Between 2 and 4 months of age, there is a surge in the number of genes differentially expressed in the hippocampi of 5xFAD and wild-type mice—from 42 transcripts at 2 months to more than 1,300 at 4 months (Bundy et al., 2018). Gene Ontology analysis of the genes upregulated in 4-month 5xFAD showed an enrichment for terms associated with immune activation. More genes were found to be differentially expressed in females (766) than males (537). Among 4-month 5xFAD, slightly increased levels of human APP and PSEN1 mRNAs were found in females relative to males.

Other

Manganese-enhanced magnetic resonance imaging (MEMRI) has been used to map regional activity in the brains of 5xFAD mice (Tang et al., 2016; Nie et al., 2019). Age-dependent, region-specific differences were seen between transgenic and wild-type mice, with activity in the hippocampus and amygdala consistently elevated in transgenic mice between 1 and 5 months of age (the oldest age studied).

Reduced body weight of 5xFAD, compared with wild-type mice, has been reported (Jawhar et al., 2012; Richard et al., 2015).

Modification Details

These transgenic mice were made by co-injecting two vectors encoding APP (with Swedish [K670N/M671L], Florida [I716V], and London [V717I] mutations) and PSEN1 (with M146L and L286V mutations), each driven by the mouse Thy1 promoter. The transgenes inserted at a single locus, Chr3:6297836 (Build GRCm38/mm10), where they do not affect any known genes (Goodwin et al., 2019). Mice on the original hybrid B6SJL background were backcrossed to C57BL6 mice for at least five generations.

Related Strains

5xFAD (B6SJL). This is the original 5xFAD line, on a hybrid B6SJL background.

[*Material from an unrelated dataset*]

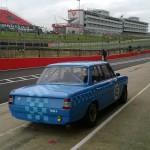 BMW 1800ti Brands Hatch 2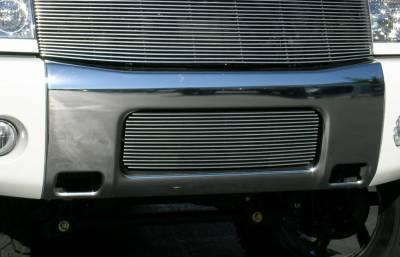 T-Rex - Nissan Titan T-Rex Bumper Billet Grille Insert - 16 Bars - 25780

AD-BXDs. This panel of strains was created to investigate the influence of genetic background on amyloid-related phenotypes (Neuner et al., 2019). 5xFAD mice on an inbred C57BL/6J background were bred to the BXD reference panel, a series of recombinant inbred strains derived from C57BL/6 and DBA/2J (Taylor et al., 1999). Individual AD-BXD strains are available as F1 hybrids from The Jackson Laboratory. For more information about these mice, see the Alzforum News story.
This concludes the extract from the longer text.